● **Extract provided**
=== Section Start ===
Saturday was going to be Yuki Fujita's day to remember. And so it was - for all the wrong reasons.
The 28-year-old from Kobe, Japan, got her much hoped-for working visa in the mail that morning, just in time to start a new job at Wellington Hospital today.
She had a party to go to during the afternoon, and was sure she would catch some big crayfish to take along during the lunchtime dive expedition she was doing with friends off Wellington's south coast.
Instead, she couldn't find her friends or the dive boat after surfacing. She drifted 4.5km paddling for her life wearing her scuba tank and weight belt in heavy seas, at times able to hear a helicopter searching for her far away, and wondering what her mother would think if she drowned.
About the same time, back in Kobe her mother, Mieko Fujita, was visiting the shrine at the family grave to pray, a prayer Mrs Fujita believes helped save her daughter's life.
For after 2 1/2 hours adrift, when Ms Fujita had almost given up and land was out of sight, the police launch Lady Elizabeth III suddenly appeared close by, on its way to the search zone many kilometres away.
"It was my last hope and I yelled 'help, help' and waved my rescue sausage," she said, referring to the bright orange inflatable plastic strip divers carry to draw attention in an emergency.
She was pulled from the water and only then realised how near she had come to death.
"I started shaking and burst into tears and vowed I would never scuba dive again."
=== Section End ===
● **Data listing**
=== Section Start ===
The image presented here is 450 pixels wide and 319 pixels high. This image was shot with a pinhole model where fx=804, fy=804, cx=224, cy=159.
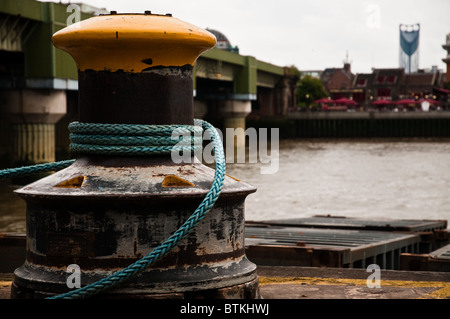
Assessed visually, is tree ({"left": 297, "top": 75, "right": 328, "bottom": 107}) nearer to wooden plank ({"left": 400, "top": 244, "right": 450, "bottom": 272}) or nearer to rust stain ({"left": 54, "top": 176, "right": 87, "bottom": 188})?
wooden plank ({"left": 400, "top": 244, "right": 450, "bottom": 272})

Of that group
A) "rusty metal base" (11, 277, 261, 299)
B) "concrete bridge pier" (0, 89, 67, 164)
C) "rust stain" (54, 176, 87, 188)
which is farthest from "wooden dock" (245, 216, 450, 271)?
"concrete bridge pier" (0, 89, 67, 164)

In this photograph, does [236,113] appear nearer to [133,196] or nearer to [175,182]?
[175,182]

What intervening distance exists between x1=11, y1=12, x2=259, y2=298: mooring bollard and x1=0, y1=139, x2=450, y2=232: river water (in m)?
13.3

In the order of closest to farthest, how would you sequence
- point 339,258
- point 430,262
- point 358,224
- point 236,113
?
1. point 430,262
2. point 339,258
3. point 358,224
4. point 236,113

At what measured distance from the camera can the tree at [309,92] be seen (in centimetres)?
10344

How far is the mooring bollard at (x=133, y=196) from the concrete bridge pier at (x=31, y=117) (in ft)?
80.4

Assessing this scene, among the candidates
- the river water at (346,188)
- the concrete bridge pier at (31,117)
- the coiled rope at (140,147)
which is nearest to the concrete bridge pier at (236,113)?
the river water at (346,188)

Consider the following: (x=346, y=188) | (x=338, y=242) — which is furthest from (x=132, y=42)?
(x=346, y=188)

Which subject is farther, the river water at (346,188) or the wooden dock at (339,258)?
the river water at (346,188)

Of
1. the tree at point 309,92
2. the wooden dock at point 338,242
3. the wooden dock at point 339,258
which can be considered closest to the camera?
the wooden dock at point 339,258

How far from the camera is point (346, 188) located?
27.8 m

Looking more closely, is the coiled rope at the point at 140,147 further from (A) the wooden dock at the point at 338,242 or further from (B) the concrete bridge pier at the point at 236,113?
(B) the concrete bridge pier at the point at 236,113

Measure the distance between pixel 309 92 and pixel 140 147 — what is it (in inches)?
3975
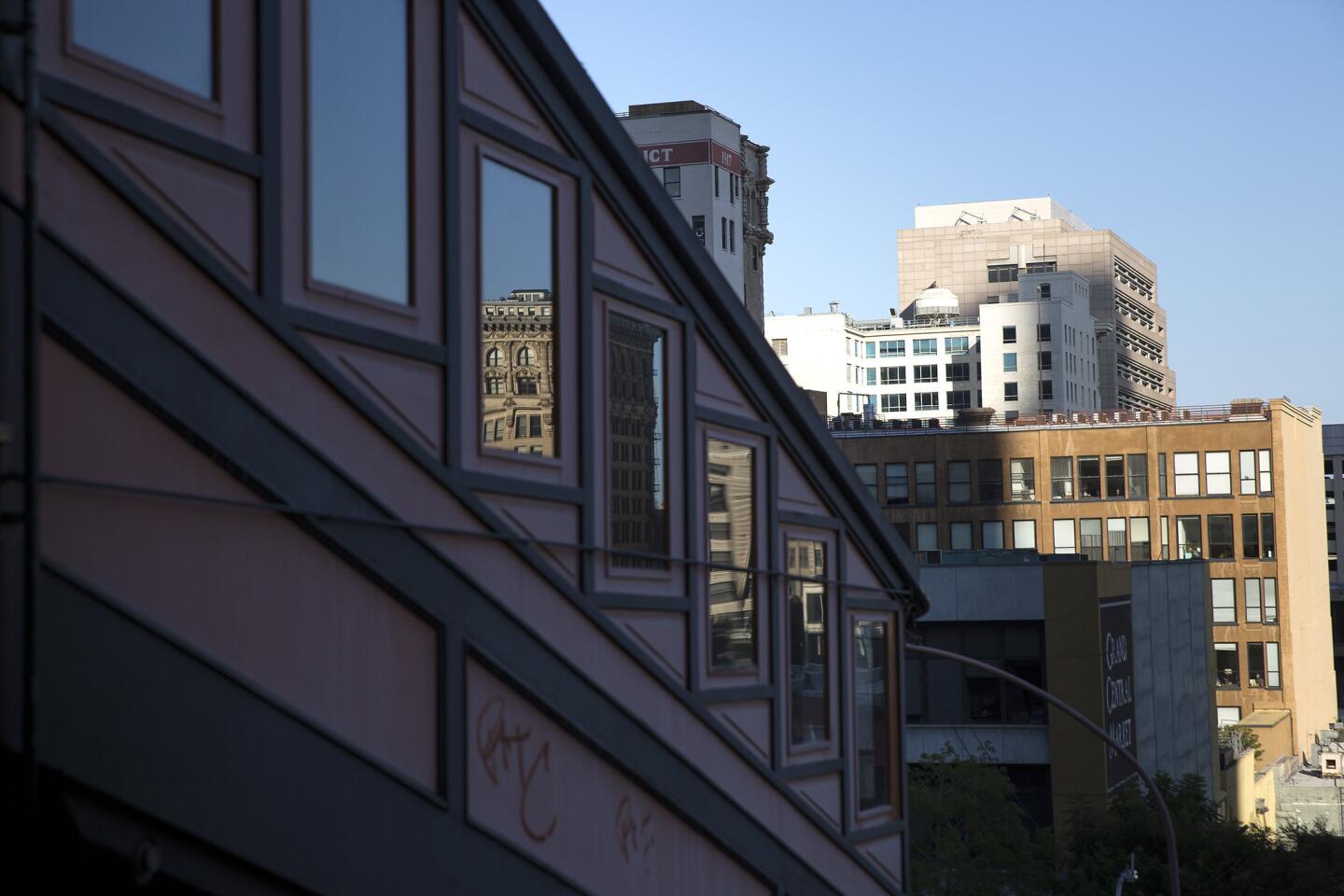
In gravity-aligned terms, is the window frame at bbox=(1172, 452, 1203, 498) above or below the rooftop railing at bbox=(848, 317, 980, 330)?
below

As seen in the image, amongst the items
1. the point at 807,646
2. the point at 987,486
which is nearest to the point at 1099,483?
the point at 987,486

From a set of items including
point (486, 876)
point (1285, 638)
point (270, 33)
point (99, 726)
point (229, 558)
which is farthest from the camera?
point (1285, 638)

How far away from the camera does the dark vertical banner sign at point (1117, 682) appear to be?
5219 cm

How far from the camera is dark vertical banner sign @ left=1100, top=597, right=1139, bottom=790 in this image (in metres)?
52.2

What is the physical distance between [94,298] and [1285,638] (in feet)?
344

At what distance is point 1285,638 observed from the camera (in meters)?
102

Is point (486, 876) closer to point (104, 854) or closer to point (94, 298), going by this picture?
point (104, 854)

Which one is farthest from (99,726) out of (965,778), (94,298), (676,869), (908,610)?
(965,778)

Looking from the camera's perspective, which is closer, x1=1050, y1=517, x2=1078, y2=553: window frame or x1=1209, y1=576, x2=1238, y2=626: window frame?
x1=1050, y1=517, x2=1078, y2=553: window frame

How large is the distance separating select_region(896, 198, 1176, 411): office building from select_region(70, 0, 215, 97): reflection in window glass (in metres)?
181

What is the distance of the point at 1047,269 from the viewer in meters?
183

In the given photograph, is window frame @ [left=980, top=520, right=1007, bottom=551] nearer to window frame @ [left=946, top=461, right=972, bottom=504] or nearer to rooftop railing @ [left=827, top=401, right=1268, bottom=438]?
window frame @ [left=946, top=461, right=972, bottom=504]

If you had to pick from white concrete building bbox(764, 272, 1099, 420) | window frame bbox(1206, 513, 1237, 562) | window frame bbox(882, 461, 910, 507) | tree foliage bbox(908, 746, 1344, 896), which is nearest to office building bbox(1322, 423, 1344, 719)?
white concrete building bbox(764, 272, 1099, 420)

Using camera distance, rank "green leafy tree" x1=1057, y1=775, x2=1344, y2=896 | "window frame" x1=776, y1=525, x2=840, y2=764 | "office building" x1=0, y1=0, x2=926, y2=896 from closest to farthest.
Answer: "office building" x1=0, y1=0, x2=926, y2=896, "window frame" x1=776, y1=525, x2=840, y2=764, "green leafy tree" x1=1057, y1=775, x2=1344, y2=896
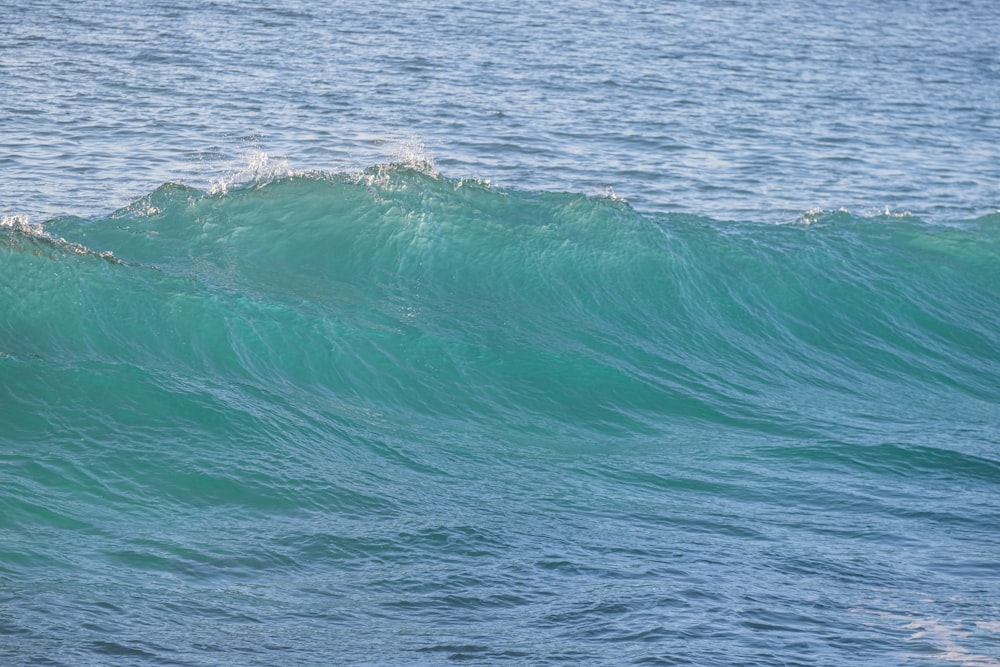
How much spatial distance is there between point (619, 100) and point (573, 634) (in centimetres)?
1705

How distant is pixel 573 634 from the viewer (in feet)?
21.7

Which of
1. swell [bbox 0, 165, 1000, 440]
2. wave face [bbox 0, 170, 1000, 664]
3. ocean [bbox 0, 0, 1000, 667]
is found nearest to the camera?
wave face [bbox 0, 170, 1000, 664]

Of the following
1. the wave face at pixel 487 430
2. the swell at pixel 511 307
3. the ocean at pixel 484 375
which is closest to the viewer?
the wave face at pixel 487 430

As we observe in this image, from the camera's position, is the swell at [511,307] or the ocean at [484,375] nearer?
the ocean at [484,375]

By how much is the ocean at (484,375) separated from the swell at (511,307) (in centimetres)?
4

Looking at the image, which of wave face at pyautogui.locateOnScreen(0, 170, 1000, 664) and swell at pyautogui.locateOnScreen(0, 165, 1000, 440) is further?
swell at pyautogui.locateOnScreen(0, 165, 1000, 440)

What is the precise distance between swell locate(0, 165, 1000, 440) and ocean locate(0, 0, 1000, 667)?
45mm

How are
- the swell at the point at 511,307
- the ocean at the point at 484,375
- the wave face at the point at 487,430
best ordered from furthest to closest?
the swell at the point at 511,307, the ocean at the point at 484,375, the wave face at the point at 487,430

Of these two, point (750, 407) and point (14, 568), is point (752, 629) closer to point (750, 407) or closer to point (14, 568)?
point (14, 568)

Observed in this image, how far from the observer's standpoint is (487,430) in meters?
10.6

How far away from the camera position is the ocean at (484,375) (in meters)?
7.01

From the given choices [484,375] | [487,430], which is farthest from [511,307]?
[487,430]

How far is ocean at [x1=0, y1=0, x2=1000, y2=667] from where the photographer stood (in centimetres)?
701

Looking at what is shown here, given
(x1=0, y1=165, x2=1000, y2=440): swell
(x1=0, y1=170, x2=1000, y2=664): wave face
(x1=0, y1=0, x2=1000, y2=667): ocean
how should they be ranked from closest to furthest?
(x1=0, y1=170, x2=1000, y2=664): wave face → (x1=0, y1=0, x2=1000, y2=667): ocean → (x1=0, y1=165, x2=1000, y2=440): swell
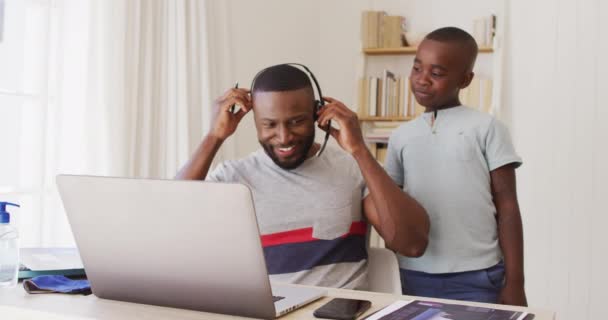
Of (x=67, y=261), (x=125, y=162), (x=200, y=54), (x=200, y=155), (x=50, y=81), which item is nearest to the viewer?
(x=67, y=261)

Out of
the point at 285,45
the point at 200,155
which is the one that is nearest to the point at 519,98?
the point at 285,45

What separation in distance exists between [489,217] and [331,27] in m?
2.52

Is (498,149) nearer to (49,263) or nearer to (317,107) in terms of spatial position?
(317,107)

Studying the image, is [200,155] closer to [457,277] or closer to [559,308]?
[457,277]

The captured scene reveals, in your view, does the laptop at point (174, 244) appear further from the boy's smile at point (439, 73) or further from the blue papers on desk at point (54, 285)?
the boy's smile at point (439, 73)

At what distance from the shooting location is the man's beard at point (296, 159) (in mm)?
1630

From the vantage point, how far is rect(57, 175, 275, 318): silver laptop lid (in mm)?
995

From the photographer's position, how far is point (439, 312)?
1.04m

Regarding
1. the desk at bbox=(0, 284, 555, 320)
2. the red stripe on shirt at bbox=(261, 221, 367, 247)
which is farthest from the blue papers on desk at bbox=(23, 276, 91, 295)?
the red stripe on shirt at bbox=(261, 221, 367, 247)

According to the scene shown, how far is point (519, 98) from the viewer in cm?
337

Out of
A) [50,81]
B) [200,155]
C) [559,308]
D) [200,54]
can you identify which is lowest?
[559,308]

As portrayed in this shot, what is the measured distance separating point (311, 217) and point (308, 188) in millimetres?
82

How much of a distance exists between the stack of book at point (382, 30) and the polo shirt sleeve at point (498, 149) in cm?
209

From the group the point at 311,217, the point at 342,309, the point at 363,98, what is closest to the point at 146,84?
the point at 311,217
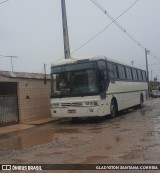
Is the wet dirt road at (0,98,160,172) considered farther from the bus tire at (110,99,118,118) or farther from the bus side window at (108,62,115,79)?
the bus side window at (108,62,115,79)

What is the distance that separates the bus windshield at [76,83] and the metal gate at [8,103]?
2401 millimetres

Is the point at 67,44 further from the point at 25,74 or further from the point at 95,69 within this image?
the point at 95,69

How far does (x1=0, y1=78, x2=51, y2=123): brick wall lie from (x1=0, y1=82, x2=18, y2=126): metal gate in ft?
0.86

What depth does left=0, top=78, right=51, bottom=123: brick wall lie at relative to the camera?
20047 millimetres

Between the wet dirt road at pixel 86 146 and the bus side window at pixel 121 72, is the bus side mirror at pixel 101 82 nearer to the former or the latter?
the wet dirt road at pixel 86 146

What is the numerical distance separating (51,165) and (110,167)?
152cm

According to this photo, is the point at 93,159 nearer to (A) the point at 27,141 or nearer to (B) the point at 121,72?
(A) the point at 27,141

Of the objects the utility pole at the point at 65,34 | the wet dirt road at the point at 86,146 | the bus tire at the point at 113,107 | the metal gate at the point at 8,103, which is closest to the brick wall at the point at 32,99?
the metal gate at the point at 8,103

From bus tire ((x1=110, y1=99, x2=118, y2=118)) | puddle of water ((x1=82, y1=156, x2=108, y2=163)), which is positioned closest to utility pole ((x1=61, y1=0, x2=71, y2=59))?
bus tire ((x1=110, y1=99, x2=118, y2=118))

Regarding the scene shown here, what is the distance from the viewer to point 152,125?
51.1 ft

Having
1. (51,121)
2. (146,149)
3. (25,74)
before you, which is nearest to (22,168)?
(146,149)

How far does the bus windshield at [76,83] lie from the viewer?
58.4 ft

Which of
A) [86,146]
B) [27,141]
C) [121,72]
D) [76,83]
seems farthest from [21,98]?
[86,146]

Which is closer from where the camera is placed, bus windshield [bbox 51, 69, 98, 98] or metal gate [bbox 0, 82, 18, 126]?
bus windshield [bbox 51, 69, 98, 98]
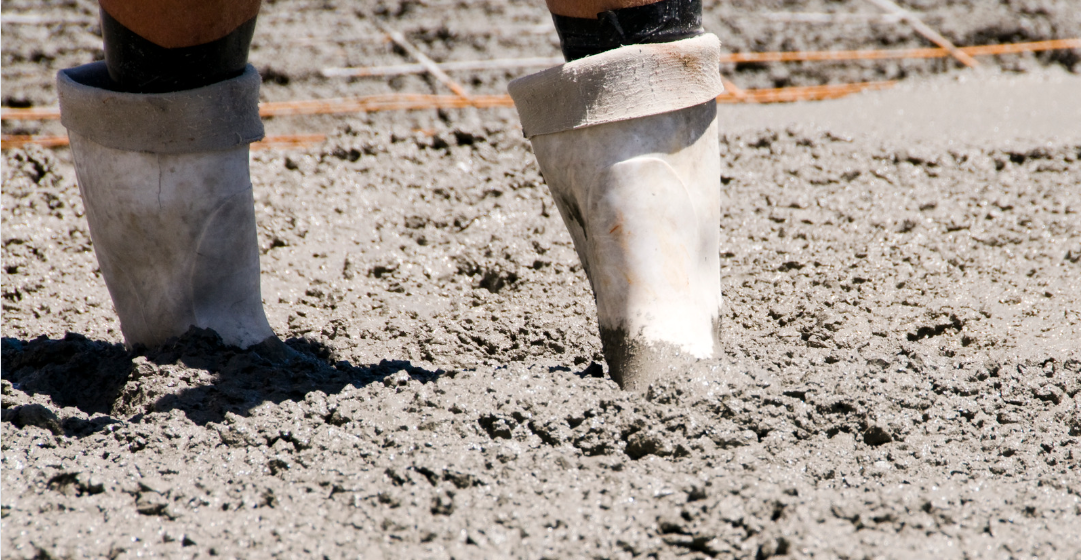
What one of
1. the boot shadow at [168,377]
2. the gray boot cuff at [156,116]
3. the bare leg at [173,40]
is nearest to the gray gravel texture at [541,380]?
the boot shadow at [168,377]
=== Section End ===
● **Problem details**
Please continue the news story about the diver who drifted off Wellington's south coast, starting after its last sentence.

● **Expected output**
Ms Fujita, who came to New Zealand for a working holiday a year ago, is an experienced diver who had made many dives with the group, which included her dive buddy, Brett Bailey.
Buddies are meant to stay together under water. After the group began the dive in 15m Mr Bailey did not see Ms Fujita, but was given a signal by the instructor with them that she had surfaced and was fine, so he continued the dive.
The sea had been rough as they motored to the dive spot, about 500m offshore near the Karori lighthouse, and Ms Fujita had felt ill, so he assumed she'd decided to abandon the dive and stay on the boat.
"It was a mistake among a series of mistakes we made," Mr Bailey said yesterday. "Buddies should never split for a moment and I shouldn't have accepted [the instructor's signal] that she was okay."
When they surfaced 50 minutes later, there was no sign of Ms Fujita.
She had surfaced quickly after reaching the bottom and been unable to see any of her companions. But on the surface she could not see the boat either. She then started paddling for her life.